7. Any alteration of facility, security procedures, or change in hardware/software/configuration/operating mode requires re-accreditation.

8. 5-digit alphanumeric passwords must be used and protected to the highest level of the classified processed, changed when compromised, and deleted when the user is no longer authorized access.

9. An audit trail is maintained for 120 days.

10. User/operator privileges (i.e., read, write, change, add, delete) are assigned based on need.

11. Level I data is cleared or made inaccessible during periods when the required protection measures are not in place.

12. All data within the system is identified to its classification level and dissemination restrictions.

13. All output is appropriately marked and controlled.

14. All media is marked and protected at highest classification level ever recorded (until degaussed).

15. All output waste is destroyed promptly and appropriately.

16. Repair personnel are escorted and controlled when working on the system.

17. Printer ribbons are protected and destroyed appropriately.

18. Removable media are secured when not in use or unattended and the system is not in a secured area.

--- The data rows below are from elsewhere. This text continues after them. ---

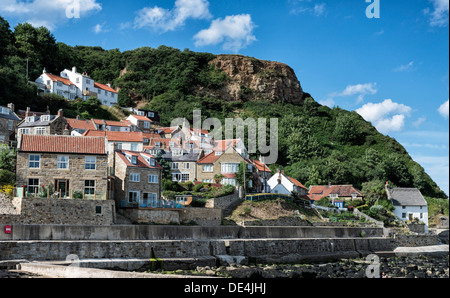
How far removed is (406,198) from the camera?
2501 inches

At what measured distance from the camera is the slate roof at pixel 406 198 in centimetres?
6312

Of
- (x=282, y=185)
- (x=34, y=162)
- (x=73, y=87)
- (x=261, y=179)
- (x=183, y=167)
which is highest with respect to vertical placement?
(x=73, y=87)

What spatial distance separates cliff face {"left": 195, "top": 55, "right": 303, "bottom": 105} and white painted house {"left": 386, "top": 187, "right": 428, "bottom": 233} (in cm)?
5274

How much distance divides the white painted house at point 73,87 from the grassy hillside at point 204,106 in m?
3.31

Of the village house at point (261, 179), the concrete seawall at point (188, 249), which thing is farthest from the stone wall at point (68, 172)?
the village house at point (261, 179)

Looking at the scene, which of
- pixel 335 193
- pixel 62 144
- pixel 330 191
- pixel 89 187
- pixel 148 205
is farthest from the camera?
pixel 330 191

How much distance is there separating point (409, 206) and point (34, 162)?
47.1 meters

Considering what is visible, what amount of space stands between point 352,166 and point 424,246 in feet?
79.2

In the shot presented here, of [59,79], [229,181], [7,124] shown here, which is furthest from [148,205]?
[59,79]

19. Remote unencrypted access ports are disconnected when the system is storing or processing Level I data.

20. Memory and on-line storage media are cleared/purged at the end of work or when system is unattended and is located in an unsecured area.

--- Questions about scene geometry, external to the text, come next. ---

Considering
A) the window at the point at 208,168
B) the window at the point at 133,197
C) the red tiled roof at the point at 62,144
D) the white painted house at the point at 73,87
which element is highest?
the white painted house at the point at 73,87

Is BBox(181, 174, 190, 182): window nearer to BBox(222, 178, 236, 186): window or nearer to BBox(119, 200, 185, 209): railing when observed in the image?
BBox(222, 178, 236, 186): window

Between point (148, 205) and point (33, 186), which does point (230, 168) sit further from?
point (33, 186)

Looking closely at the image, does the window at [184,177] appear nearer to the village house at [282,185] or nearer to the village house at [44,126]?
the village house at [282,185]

21. System displays are positioned or covered to protect against visual access by unauthorized persons.

22. Storage media no longer used for classified applications is to be degaussed or destroyed.

23. IS protected from physical access by unauthorized persons (securing room/area).

24. IS protected from damage as a result of poor housekeeping (dust, lint, food, beverages, staples, paper clips, poor ventilation, combustibles).

25. Use power conditioners, surge suppressors, or provide for disconnecting the power supply when not in use or during electrical storms to prevent alteration or damage to system or data.

26. Provide capability to suppress fire in the system or area (know location of nearest C02 or dry chemical extinguisher.

27. Protection of the system from damage from temperature/humidity extremes (shut off system at end of day, when not in use, or when these extremes are possible).

28. Protect against water damage (use protective cover, do not place system in low areas where rising water could do damage).

29. All personnel with access to data will have appropriate clearance and need-to-know.

30. TEMPEST posture, where required, is maintained.

31. Annual computer security awareness training is necessary.

References

[1] DoD Trusted Computer System Evaluation Criteria, DoD 5200.28-STD, National Computer Security Center, December 1985.

[2] Dept. of Navy IS Security (DONISS) Guidelines and DoD 5200.28 STD

[3] DoD 5200.28 STD

[4] SECNAVINST 5239.3 [5] In some cases, software protection such as PROTECT.COM is allowed depending on if the potential risk is acceptable.